Text section:
┄┄┄┄┄┄
Filthie's Mobile Fortress Of Solitude

Filthie's Mobile Fortress Of Solitude
Where Great Intelligence Goes To Be Insulted

Monday, 21 November 2022

Hospital Survival Kit

Good morning everyone, we’re so happy that dropped in! Mondays are always a drag, which is why we go to extra effort to try to focus our friends and visitors on meaningful issues rather than the droll BS of work! You’re welcome!

Pop is laid up in rehab for the next 4 to 6 weeks. The girls aren’t giving him a break either; they are torturing him in the gym, forcing him to build strength back up as they are going to kick him out as soon as possible! There’ll be no slacking off as he learns to drive a walker, negotiate stairs, and do all that without falling again and busting himself up. He’s got it pretty tough, and no bones about it. 

I’ve been thinking of assembling a survival package for him that will contain all the fixings and necessities for a gentleman of outstanding constitution like Pop - or any of us. Unca Donald (his big Bro) visited him the other day and the stupid bugger brought a 6 pack of cupcakes. Poor dad managed to choke one down politely and flirt with diabetes. He sent them home with me and I in turn passed them over to the old lady for safe disposal. GAH! Cupcakes? Unca Donald is old and stupid too!
┄┄┄┄┄┄
Extracted material:
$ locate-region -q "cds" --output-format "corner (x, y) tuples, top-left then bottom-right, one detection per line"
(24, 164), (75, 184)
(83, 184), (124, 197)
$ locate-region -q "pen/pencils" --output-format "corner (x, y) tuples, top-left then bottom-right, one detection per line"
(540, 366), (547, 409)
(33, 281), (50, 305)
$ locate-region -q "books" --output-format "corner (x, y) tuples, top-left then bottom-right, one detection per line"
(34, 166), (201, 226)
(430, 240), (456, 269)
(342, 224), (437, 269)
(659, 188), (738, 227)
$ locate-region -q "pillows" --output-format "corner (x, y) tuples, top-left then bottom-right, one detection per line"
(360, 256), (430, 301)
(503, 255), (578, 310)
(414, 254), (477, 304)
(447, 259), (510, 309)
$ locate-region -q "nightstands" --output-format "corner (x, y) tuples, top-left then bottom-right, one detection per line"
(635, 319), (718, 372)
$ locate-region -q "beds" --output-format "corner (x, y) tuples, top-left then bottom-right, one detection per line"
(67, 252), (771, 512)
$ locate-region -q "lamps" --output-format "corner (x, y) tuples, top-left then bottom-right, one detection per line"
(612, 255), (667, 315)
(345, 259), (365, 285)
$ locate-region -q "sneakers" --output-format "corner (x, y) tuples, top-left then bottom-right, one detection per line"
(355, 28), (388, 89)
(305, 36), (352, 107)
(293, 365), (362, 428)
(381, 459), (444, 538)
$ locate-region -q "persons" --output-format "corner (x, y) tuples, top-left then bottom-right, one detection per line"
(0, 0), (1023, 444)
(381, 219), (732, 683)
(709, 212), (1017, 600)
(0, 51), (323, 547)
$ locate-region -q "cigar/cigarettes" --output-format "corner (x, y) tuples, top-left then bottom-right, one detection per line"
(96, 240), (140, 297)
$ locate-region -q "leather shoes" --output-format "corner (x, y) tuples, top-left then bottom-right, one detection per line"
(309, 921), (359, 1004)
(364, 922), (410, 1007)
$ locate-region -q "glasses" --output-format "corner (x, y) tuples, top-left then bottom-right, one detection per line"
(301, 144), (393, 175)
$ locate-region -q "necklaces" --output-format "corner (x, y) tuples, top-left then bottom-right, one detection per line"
┄┄┄┄┄┄
Task 1: Reproduce the part of the hospital survival kit post that begins at the words "Good morning everyone, we’re" and stops after "bones about it.".
Task 2: Using the hospital survival kit post, say whether each statement agrees with it, answering yes or no and quoting the words that decide it. (a) Pop is expected to stay in rehab for 4 to 6 weeks. (b) Unca Donald brought a dozen cupcakes. (c) The cupcakes were handed to the old lady for safe disposal.
The lines above come from a different source than the blog post.

Task output 1:
Good morning everyone, we’re so happy that dropped in! Mondays are always a drag, which is why we go to extra effort to try to focus our friends and visitors on meaningful issues rather than the droll BS of work! You’re welcome!

Pop is laid up in rehab for the next 4 to 6 weeks. The girls aren’t giving him a break either; they are torturing him in the gym, forcing him to build strength back up as they are going to kick him out as soon as possible! There’ll be no slacking off as he learns to drive a walker, negotiate stairs, and do all that without falling again and busting himself up. He’s got it pretty tough, and no bones about it.

Task output 2:
(a) Yes: "Pop is laid up in rehab for the next 4 to 6 weeks."
(b) No: "brought a 6 pack of cupcakes."
(c) Yes: "I in turn passed them over to the old lady for safe disposal."